Robin: I’m a genetic goldmine! No family history of diabetes or heart disease, and everyone has non-porous teeth and perfect eyesight. I had one schizophrenic uncle, but even he had perfect vision ... which was unfortunate for the people around the bell tower he was in.

From “Ted Mosby: Architect” (Season 2):
Barney is trying to convince Ted that his job as an architect is sexy.
Barney: Dude, lots of chicks think that architects are hot. Think about that, you create something out of nothing. You’re like God. There is no one hotter than God.
Ted: I love it when you quote Scripture.

From “First Time in New York” (Season 2):
Robin wants the gang to help her convince her sister not to lose her virginity to a jerk.
Robin: Please? I’m her older sister; I’m supposed to teach her how to make good and responsible decisions.
Lily: It’s two o’clock and you’ve already had three scotch and sodas.
Robin: That's why I need your help!

From “Sandcastles in the Sand” (Season 3):
Barney is consoling Robin, who feels insecure.
Barney: You’re the most awesome person I’ve ever met. Well, second.
Robin: Right, first being you.
Barney: No, actually, it’s this guy I know who lives in something called the mirror. What up?

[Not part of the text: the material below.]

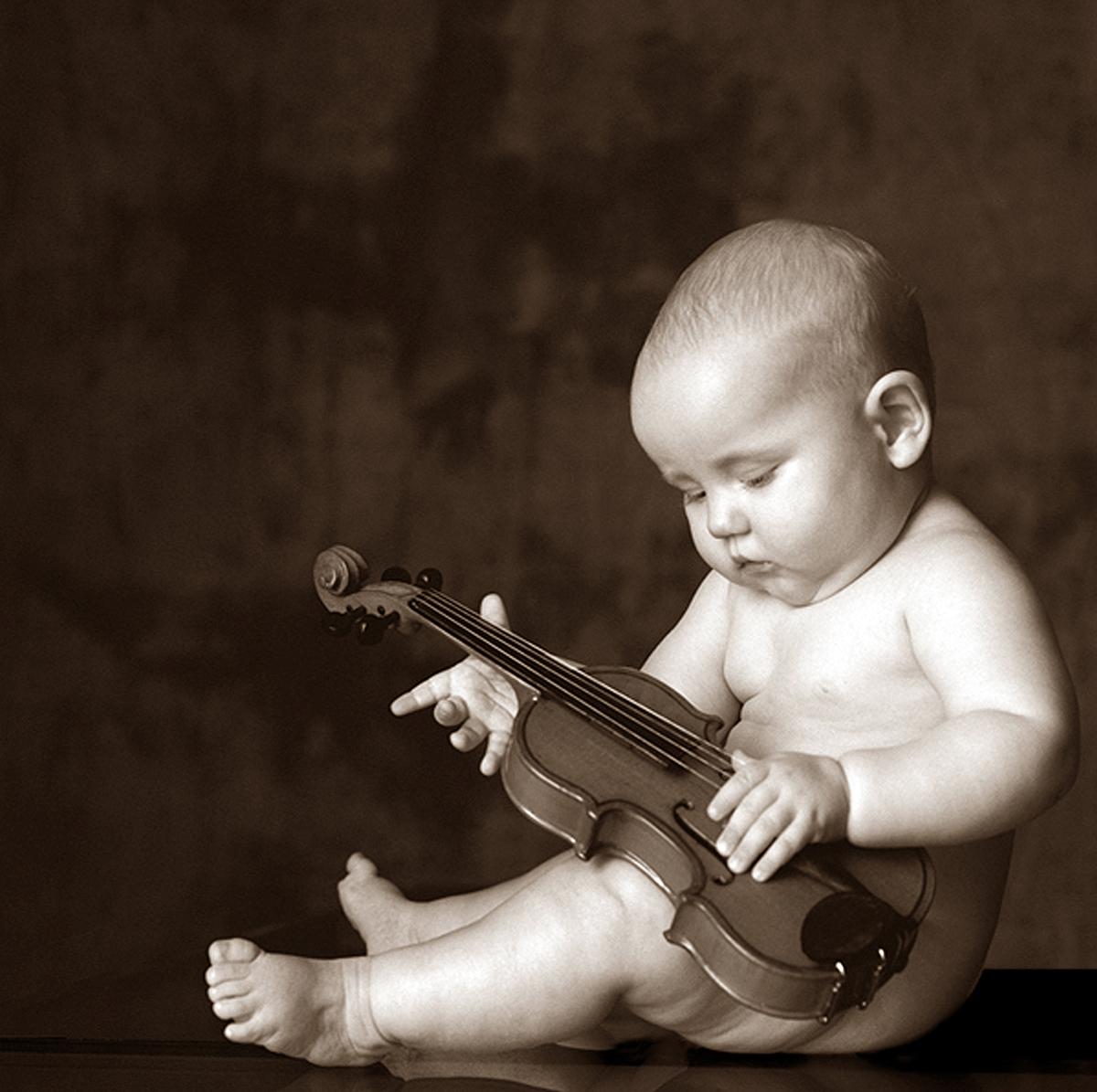 Baby and violin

From “Spoiler Alert” (Season 3):
Everyone is pointing out each other’s flaws, and Ted comments that Lily chews loudly.
Ted: I mean, you got used to Lily’s loud chewing, right?
Marshall: Lily doesn’t chew loudly.
Ted: Dude. This isn’t news. Why do you think I call her Chewbacca?
Marshall: I suspect because she’s loyal, wears shiny belts, and I resemble a young Harrison Ford.

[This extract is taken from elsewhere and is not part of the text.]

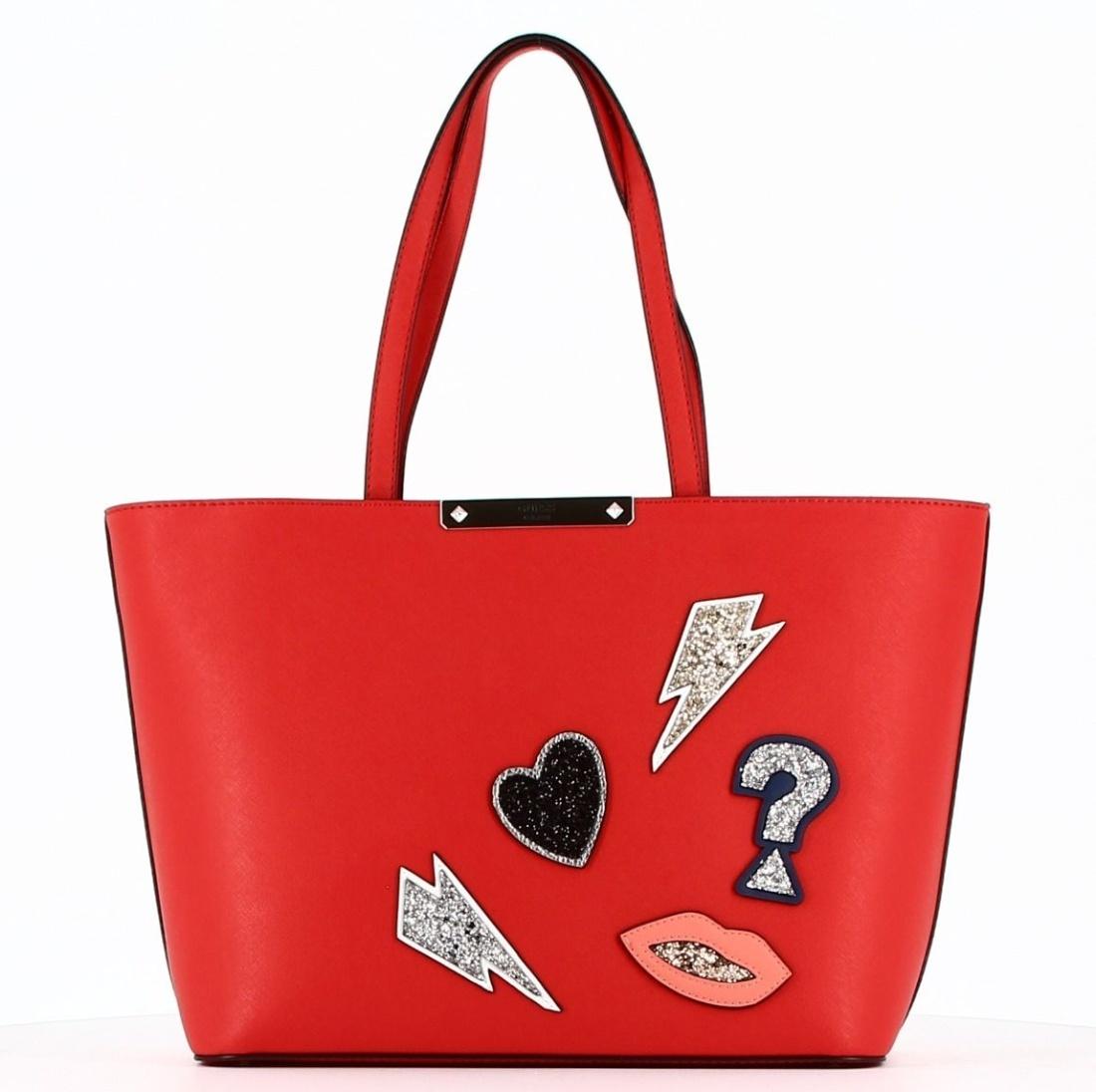 5b420eb2b8 Guess dámská červená kabelka Britta - Mode.cz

From “Everything Must Go” (Season 3):
Lily is in a very bad mood.
Ted: Hey, how was your day?
Lily: Today I yelled at a little girl for drawing a rainbow.
Ted: A rainbow? Sounds like that bitch had it coming.

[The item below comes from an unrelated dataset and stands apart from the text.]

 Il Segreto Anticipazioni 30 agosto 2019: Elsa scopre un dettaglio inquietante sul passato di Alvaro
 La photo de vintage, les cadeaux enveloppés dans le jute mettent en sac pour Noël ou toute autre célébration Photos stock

From “The Possimpible” (Season 4):
The gang discusses Robin’s popularity as TV personality.
Lily: Wow. You had more fans than I thought.
Ted: And only about 60 percent of them are prison inmates.
Robin: What are these guys thinking? I am way past my “dating prisoners” phase. I mean, hello, I’m not 19 anymore.

From “Old King Clancy” (Season 4):
Ted’s boss has just fired him.
Ted: After he proposed a vocational paradigm shift, I made an impromptu presentation using a four-prong approach which really brought him to his knees.
Barney: You hit him with a chair?
Ted: Yep.
Barney: Good man!

From “Definitions” (Season 5):
Barney is concerned about officially calling Robin his girlfriend.
Barney: How do you keep a girl from becoming your girlfriend? Simple: The rules for girls are the same as Gremlins. Rule number one: Never get them wet. In other words, don’t let her take a shower in your place. Rule number two: Keep them away from sunlight—i.e., don’t ever see them during the day. And rule number three: Never feed them after midnight. Meaning she doesn’t sleep over, and you don’t have breakfast with her, ever.
Ted: What about brunch? Is brunch cool?
Barney: No, Ted, brunch is not cool.

From “Duel Citizenship” (Season 5):
Robin is concerned about becoming a U.S. citizen.
Robin: How do you know the Canadian citizenship test is easy?
Barney: It’s Canada. Question one: Do you want to be Canadian? Question two: Really?

From “Robin 101” (Season 5):
Ted teaches Barney about how to treat Robin well in a relationship.
Ted: Pop quiz: When robin is PMSing, what kind of chocolate should you get her?
Barney: Trick question. Get her butterscotch.
Ted: Correct. Why?
Barney: Butterscotch is to Canadian women what chocolate is to American women.